[Start RECORD SET]

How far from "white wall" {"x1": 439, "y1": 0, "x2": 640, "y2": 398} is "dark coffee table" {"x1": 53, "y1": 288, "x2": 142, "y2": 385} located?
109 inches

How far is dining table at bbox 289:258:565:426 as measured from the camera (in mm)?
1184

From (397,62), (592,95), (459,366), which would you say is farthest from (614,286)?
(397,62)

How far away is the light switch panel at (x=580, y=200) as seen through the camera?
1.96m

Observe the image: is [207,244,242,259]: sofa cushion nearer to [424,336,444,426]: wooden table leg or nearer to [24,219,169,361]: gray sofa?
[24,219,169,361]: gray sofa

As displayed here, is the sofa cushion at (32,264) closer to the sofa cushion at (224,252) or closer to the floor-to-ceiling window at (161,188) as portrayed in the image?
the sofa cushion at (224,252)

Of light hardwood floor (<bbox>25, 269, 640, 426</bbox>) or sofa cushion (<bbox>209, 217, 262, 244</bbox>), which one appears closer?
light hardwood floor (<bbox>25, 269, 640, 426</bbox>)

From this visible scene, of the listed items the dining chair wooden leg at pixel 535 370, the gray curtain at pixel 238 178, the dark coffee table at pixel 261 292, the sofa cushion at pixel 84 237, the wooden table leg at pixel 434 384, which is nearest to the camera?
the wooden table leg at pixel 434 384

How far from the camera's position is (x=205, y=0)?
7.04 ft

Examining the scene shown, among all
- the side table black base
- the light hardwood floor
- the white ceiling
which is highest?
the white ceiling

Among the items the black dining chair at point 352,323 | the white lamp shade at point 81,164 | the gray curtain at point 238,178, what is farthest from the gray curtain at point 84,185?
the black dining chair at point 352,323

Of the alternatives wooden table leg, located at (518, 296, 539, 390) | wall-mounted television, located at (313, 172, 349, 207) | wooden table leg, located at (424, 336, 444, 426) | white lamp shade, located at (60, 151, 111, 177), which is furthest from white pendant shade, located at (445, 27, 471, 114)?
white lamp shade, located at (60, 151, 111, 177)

[End RECORD SET]

* [DIRECTIONS]
Reproduce exactly the line that holds "Examining the scene shown, among all", then every line after it, ending with the final line of the records above.

* [ANSWER TO THE EXERCISE]
Examining the scene shown, among all
- the side table black base
- the light hardwood floor
- the white ceiling
which is highest?
the white ceiling

Among the items the black dining chair at point 352,323 | the white lamp shade at point 81,164 | the gray curtain at point 238,178, what is farthest from the gray curtain at point 84,185?
the black dining chair at point 352,323

Of the alternatives wooden table leg, located at (518, 296, 539, 390) | wall-mounted television, located at (313, 172, 349, 207) | wooden table leg, located at (424, 336, 444, 426) | white lamp shade, located at (60, 151, 111, 177), which is furthest from white pendant shade, located at (445, 27, 471, 114)?
white lamp shade, located at (60, 151, 111, 177)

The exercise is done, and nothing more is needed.